I am hanging on to it, just like the Indian cricket audience in the ’90s waited till Sachin got out before switching off the TV. I would advise you to switch off the TV right away. Because no Sachin is coming to rescue this innings. Nor can we hope for the spiritual guru of the National Spiritual Exchange of India to wave a spiritual wand.
As the Avengers would say: “We are in the End game now”. And one hopes there is a bunch of heroes somewhere who have taken it upon themselves to save the global markets from Mayhem.
For long, the world has looked at the Federal Reserve as SHIELD from the Marvel Universe. But the Fed is increasingly being infested by the Hydra of inflation. And its 50 to even 75 basis point increases are poised to wreak havoc on the world - a lot like the Helicarriers from Captain America: Winter Soldier. I suppose we will soon all be Winter Soliders, given the long cold bearish winter that is expected to free the markets. I hope you packed a good financial muffler.
It's a strange co-relation that rising consumer prices in the US are leading to falling stock prices in India. They told us India has de-coupled from the global markets. So why are we paying alimony payments like we are still a couple? Especially when paying alimony in dollars is getting more expensive day by day. We have now crossed Rs 78 to the dollar. One hopes that just like Sachin, it will at least slow down once it gets into the 90s. This is one century we can do without. Or else we will all be screaming “Aila” in horror.

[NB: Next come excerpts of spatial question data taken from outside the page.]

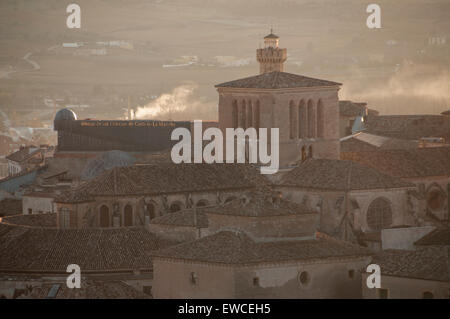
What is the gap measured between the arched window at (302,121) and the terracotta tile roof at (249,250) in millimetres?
18123

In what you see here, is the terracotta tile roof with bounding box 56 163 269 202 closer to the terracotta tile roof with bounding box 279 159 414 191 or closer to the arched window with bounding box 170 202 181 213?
the arched window with bounding box 170 202 181 213

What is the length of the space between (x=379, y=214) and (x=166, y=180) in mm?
10313

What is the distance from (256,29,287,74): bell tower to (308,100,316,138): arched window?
2833cm

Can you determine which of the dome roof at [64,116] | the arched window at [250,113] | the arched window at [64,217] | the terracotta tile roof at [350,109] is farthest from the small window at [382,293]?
the dome roof at [64,116]

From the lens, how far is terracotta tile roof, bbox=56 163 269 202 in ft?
212

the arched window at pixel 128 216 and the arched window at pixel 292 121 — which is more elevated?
the arched window at pixel 292 121

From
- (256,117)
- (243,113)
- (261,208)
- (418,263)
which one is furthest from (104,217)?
(418,263)

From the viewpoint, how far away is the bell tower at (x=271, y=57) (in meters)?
102

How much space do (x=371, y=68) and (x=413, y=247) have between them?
91.0 metres

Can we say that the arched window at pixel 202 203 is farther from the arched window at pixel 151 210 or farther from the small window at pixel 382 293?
the small window at pixel 382 293

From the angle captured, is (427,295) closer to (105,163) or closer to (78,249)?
(78,249)
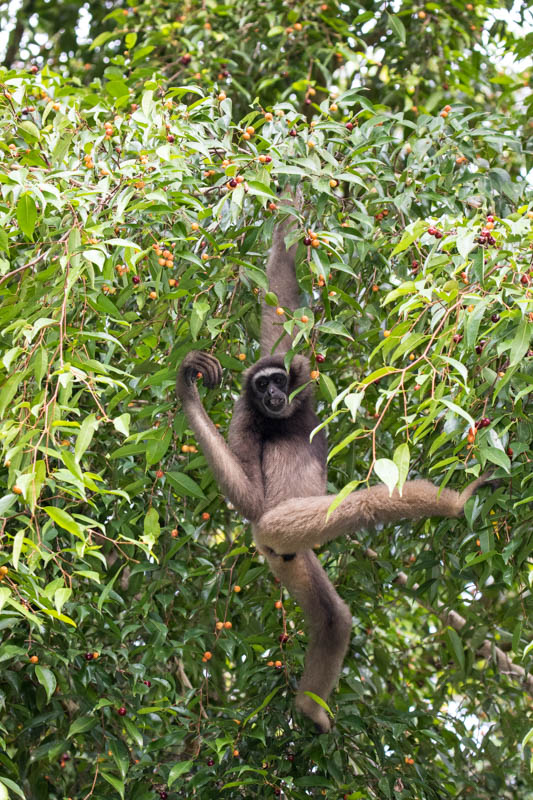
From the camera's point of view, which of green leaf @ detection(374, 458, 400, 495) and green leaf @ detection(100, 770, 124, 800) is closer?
green leaf @ detection(374, 458, 400, 495)

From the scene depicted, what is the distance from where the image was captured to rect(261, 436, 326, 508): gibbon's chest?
5.71 m

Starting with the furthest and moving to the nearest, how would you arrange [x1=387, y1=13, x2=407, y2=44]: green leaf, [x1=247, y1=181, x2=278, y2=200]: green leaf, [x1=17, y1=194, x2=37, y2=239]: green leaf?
1. [x1=387, y1=13, x2=407, y2=44]: green leaf
2. [x1=247, y1=181, x2=278, y2=200]: green leaf
3. [x1=17, y1=194, x2=37, y2=239]: green leaf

People will tell you: “We have seen such crashes in 2001, 2008 and 2020. Nothing to worry about.” I would agree with you sir, if I had not also invested in crypto at its peak. The people who sold you crypto are usually the ones saying these things about the equity markets, although many of them were born after 2001, some after 2008 and some have been pitching crypto from the womb itself. Last I heard, the last category said they would prefer to stay in the womb than come out and face the music.

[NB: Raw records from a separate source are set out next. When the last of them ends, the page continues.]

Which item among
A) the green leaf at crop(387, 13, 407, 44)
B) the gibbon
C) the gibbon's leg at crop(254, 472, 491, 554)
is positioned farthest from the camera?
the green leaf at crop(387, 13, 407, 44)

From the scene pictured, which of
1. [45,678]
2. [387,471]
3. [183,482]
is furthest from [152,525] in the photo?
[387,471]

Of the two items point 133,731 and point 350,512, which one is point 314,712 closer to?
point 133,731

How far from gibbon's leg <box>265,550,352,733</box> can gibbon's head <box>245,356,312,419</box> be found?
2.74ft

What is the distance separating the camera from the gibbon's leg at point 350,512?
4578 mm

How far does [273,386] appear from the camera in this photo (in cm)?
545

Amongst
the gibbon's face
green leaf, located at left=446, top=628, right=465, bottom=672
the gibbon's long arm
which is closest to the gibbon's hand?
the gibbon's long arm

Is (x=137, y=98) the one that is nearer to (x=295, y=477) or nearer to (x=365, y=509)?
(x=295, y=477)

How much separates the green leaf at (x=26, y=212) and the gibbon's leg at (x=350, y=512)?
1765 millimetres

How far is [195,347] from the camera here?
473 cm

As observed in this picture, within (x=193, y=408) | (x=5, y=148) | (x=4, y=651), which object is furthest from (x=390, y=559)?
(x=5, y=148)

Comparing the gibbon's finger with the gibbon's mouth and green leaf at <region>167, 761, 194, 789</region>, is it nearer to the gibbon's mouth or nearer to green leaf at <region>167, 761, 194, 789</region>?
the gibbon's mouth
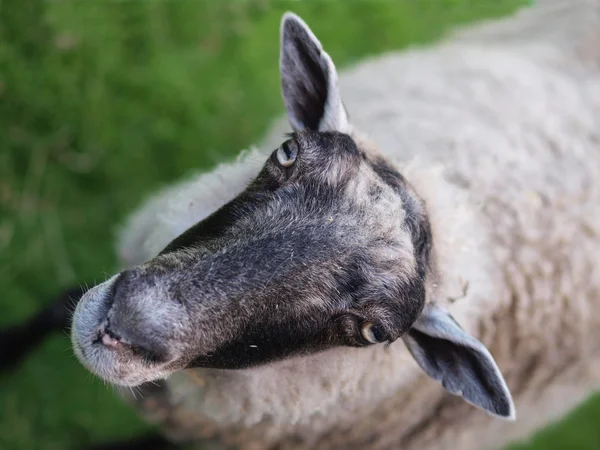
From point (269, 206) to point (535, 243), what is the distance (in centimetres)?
130

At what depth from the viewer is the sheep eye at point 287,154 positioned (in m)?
1.78

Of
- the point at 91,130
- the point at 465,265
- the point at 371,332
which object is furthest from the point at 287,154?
the point at 91,130

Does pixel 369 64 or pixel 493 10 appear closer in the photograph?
pixel 369 64

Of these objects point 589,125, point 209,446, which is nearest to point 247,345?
point 209,446

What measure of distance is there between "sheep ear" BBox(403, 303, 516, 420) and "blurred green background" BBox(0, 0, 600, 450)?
5.91ft

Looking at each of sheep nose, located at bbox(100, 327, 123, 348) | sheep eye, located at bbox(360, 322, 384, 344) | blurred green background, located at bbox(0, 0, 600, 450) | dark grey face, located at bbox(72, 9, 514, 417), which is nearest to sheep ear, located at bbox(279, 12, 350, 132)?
dark grey face, located at bbox(72, 9, 514, 417)

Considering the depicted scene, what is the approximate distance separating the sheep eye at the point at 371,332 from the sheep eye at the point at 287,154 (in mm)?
542

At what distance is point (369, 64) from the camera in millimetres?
3631

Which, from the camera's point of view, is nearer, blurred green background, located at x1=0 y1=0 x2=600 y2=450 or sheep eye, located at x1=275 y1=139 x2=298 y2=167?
sheep eye, located at x1=275 y1=139 x2=298 y2=167

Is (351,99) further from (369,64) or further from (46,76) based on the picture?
(46,76)

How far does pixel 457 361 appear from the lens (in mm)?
1937

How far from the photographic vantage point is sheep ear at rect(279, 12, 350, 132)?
195cm

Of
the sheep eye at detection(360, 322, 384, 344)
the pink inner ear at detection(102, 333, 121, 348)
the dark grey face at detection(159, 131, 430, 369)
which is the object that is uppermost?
the pink inner ear at detection(102, 333, 121, 348)

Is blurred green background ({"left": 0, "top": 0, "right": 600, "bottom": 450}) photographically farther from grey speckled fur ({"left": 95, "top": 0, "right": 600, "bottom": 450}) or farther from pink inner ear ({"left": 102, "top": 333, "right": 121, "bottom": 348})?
pink inner ear ({"left": 102, "top": 333, "right": 121, "bottom": 348})
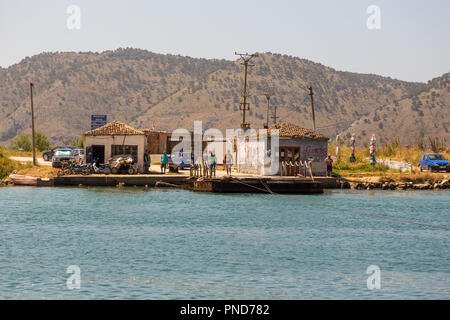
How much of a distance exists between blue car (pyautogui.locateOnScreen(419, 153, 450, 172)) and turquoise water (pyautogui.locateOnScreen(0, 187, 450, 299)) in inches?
447

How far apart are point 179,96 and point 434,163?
121 metres

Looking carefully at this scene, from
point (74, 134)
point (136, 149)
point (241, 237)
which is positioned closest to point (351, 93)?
point (74, 134)

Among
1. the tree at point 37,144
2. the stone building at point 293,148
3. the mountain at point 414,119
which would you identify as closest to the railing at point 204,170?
the stone building at point 293,148

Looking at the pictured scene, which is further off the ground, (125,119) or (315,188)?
(125,119)

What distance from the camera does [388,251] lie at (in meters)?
27.4

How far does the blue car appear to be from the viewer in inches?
2276

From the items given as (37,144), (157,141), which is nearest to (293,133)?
(157,141)

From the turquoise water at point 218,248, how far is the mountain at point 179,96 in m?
103

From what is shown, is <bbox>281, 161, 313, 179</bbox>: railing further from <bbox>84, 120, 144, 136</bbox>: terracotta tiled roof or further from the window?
the window

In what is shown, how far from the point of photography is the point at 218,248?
90.6 feet

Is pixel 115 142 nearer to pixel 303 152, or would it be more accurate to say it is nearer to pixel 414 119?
pixel 303 152
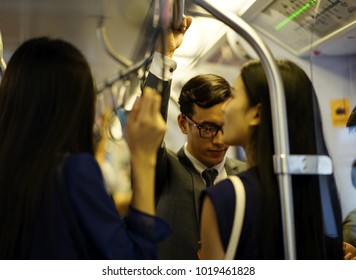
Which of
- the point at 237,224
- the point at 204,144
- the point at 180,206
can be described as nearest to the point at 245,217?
the point at 237,224

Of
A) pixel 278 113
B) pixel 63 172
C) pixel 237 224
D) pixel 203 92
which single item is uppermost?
pixel 203 92

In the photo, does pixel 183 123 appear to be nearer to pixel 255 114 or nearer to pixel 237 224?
pixel 255 114

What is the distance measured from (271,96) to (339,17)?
54 centimetres

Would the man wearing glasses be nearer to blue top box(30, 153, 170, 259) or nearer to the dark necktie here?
the dark necktie

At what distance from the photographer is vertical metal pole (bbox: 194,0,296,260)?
0.93 meters

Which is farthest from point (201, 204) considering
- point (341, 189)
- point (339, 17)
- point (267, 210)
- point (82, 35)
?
point (339, 17)

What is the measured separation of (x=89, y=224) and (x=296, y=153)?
438 millimetres

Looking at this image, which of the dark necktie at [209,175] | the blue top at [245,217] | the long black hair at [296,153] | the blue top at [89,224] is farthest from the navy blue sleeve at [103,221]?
the dark necktie at [209,175]

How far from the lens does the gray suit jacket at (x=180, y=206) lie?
1.12 meters

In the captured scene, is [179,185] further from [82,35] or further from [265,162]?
[82,35]

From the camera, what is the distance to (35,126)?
0.87 metres

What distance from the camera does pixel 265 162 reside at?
3.18 ft

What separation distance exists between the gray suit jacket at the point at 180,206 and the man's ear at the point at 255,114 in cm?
25

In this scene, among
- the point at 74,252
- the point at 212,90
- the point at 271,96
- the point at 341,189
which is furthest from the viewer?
the point at 212,90
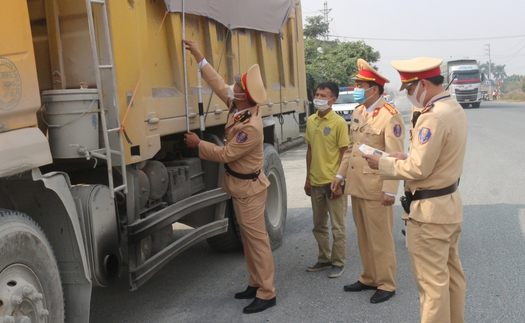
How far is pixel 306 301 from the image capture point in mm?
4559

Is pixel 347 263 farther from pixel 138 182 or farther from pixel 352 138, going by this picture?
pixel 138 182

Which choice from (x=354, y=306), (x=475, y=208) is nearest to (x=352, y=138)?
(x=354, y=306)

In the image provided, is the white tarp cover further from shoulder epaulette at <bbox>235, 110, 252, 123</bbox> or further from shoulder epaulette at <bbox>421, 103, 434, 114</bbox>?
shoulder epaulette at <bbox>421, 103, 434, 114</bbox>

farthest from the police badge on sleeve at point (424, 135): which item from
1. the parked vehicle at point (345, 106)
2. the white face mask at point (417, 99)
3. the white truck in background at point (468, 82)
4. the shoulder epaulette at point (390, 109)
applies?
the white truck in background at point (468, 82)

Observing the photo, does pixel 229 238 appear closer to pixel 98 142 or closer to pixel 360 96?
pixel 360 96

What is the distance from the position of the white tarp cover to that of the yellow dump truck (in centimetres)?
2

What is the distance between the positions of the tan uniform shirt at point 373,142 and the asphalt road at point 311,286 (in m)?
0.93

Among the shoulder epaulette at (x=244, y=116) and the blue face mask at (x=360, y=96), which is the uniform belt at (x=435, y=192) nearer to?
the blue face mask at (x=360, y=96)

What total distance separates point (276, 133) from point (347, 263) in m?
1.91

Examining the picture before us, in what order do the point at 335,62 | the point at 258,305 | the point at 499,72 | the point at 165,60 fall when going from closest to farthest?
the point at 165,60 < the point at 258,305 < the point at 335,62 < the point at 499,72

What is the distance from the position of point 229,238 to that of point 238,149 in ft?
5.50

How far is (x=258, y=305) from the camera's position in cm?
438

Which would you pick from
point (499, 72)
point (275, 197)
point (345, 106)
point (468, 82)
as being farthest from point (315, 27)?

(Image: Olieman via Unsplash)
Now, me, I have seen it all. From the currency crisis of 1997 to the dotcom crash of 2000-01. From the 1992 scam to the 2001 scam. From business news anchors changing their financial prediction status to “it's complicated” to crypto influencers clarifying that when they say “fortune favours the brave”, they mean they will make the fortune for promoting crypto while you will need to be brave enough to invest.
They say inflation and stagflation headwinds are coming, bringing with them higher interest rates and even higher number of resumes flying out from online exchanges. They say every time Putin launches an offensive, a supply chain freezes up somewhere, the price of a barrel of crude jumps somewhere, a bushel of wheat becomes more expensive and Biden’s re-election prospects dip quicker than the US markets.

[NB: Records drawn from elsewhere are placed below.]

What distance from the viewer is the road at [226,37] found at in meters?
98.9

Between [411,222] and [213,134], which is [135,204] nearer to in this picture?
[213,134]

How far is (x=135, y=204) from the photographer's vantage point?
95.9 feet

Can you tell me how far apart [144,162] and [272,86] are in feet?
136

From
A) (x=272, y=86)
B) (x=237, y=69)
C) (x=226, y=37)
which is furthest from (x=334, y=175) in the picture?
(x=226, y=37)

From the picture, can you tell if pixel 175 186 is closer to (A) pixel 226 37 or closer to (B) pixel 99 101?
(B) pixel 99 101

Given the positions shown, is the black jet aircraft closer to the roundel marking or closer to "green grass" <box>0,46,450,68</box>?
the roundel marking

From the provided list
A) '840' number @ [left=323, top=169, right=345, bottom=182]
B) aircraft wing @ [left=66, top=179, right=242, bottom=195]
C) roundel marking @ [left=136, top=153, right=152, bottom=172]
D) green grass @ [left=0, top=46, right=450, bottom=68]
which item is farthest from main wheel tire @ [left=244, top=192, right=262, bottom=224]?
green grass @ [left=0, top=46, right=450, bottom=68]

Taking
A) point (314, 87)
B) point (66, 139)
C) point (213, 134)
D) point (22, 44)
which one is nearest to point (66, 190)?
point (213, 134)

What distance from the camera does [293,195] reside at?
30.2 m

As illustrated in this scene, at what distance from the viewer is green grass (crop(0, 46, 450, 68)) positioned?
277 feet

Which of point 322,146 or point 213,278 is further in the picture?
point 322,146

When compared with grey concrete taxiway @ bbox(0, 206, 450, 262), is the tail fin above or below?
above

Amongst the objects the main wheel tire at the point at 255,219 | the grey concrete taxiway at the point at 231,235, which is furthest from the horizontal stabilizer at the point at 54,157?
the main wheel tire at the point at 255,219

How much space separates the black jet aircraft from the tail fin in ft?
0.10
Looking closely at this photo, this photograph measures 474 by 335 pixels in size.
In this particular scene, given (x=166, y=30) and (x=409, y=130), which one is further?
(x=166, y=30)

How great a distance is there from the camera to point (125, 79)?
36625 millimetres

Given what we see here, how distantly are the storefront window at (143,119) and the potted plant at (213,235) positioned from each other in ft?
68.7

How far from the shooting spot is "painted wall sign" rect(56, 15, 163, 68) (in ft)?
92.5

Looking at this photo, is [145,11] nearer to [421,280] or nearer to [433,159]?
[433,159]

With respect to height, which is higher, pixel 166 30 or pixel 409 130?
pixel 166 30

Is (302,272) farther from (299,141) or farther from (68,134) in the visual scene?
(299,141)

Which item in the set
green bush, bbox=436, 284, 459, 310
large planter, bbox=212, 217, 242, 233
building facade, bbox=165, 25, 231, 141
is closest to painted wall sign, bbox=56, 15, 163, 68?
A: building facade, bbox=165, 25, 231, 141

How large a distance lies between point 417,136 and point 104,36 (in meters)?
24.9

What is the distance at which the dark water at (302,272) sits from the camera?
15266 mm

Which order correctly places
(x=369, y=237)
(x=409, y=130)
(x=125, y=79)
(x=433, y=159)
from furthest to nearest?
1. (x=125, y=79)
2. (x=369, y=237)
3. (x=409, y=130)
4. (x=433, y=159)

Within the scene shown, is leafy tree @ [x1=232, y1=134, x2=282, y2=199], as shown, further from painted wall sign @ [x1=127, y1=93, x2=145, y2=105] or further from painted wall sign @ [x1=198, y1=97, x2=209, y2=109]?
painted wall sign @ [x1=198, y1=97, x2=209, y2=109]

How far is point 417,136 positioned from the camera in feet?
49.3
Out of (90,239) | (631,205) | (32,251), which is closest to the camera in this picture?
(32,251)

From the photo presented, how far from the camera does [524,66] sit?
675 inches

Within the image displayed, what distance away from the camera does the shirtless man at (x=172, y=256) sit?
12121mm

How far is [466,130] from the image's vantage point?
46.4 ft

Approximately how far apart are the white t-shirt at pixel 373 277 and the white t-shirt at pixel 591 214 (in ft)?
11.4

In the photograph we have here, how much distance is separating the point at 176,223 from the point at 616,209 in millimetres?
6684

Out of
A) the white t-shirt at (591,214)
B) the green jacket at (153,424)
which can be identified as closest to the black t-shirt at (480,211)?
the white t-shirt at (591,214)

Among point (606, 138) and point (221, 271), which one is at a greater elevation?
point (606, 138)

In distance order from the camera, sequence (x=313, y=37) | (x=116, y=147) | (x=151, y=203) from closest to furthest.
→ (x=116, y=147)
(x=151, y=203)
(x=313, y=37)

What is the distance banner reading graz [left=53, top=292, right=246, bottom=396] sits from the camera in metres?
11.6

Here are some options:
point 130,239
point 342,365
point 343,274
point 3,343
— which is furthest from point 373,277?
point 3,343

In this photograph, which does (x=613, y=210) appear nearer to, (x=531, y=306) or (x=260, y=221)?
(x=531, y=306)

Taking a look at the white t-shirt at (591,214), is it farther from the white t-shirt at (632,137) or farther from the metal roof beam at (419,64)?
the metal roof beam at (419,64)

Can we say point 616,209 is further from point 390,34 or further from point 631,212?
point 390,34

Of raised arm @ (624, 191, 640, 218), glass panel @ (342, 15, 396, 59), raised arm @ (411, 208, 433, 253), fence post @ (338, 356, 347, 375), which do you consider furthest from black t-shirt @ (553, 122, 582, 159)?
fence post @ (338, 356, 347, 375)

They say China with its Covid-induced lockdowns is causing a lockdown of a whole different kind on investors' perceptions of emerging markets. But on the bright side, I do see a future emerging for providers of mental health services. Unless your therapist has also invested in the markets. In which case, we have no option but to hope Sachin can single-handedly carry our hopes even though he is retired. Or like an Indian cricket fan in the '90s switch off the TV once your Sachin stock also gets out. And turn on Aastha TV. When even the National Spiritual Exchange of India has surrendered to a higher power, who am I but the ordinary retail investor with no control over the markets except a funnycontrol.